- _Directions for this task_
Collect every line of the data below that contains the word "image", and copy each one in full.

- _Given records_
▶
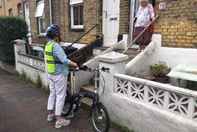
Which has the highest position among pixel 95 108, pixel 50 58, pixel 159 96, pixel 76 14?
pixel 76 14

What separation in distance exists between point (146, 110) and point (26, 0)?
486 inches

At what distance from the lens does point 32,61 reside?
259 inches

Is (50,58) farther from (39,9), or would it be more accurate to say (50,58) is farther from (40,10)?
◀
▶
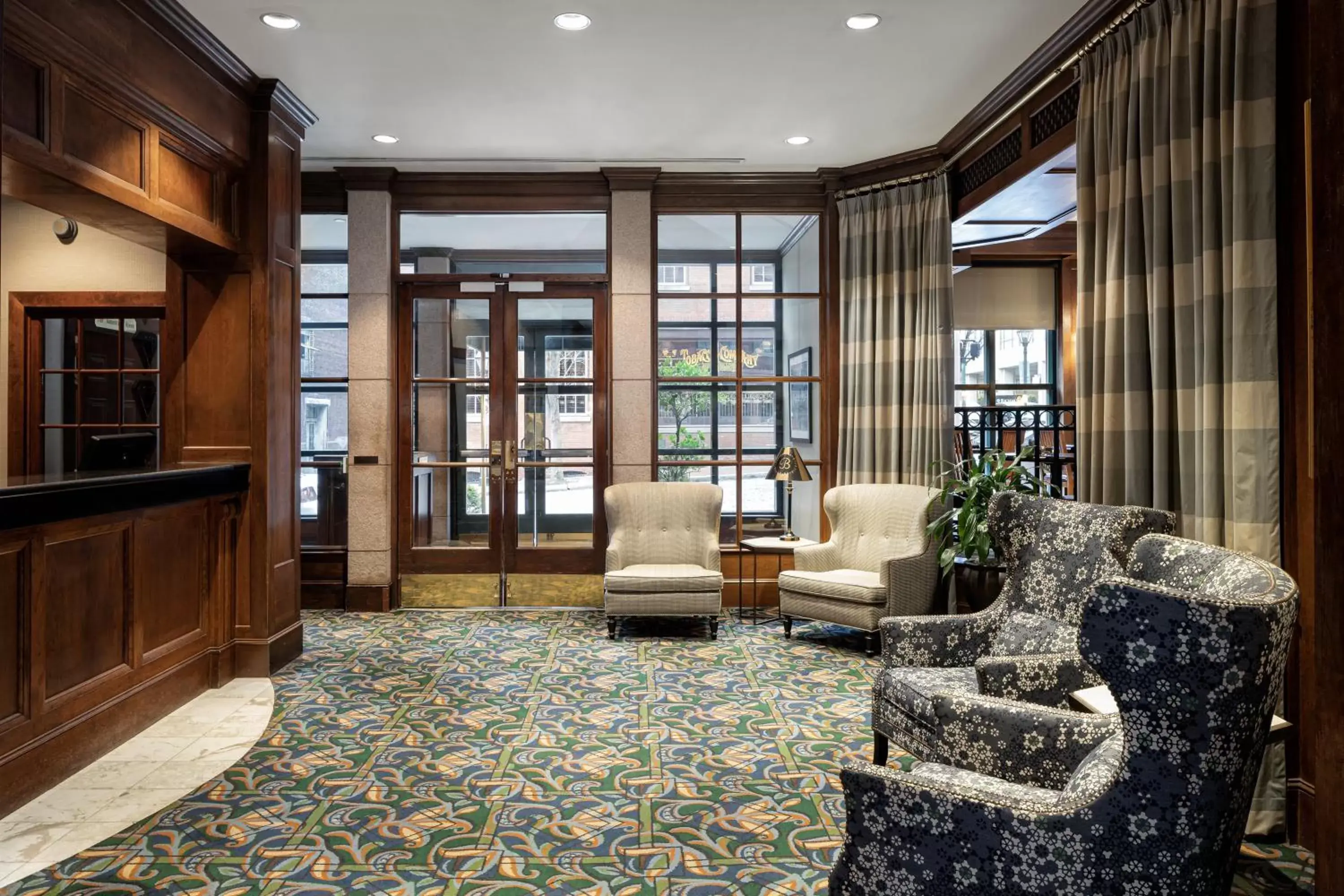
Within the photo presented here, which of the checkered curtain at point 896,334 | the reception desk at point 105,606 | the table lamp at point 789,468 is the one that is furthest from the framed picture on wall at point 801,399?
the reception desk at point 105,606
◀
▶
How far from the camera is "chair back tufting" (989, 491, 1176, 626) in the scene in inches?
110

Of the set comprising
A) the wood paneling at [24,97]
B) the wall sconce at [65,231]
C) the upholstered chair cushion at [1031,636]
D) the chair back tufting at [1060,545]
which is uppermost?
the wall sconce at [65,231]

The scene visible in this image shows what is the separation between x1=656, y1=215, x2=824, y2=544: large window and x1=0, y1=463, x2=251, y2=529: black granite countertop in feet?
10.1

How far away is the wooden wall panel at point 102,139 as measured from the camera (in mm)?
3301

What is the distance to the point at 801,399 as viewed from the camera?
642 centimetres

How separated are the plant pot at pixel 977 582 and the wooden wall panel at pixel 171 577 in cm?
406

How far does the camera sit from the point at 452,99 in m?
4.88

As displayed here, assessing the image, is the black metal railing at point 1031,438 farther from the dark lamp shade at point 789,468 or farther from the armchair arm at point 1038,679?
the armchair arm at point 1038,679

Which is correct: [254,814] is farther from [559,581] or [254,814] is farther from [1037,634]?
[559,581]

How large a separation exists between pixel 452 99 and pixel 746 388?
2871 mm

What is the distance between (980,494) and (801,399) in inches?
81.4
◀
- _Result of this task_
The scene visible in this image shows what is the separation between x1=656, y1=215, x2=824, y2=544: large window and x1=0, y1=463, x2=251, y2=529: black granite countertop in feet?
As displayed here, assessing the image, is the black metal railing at point 1031,438 farther from the dark lamp shade at point 789,468 or farther from the armchair arm at point 1038,679?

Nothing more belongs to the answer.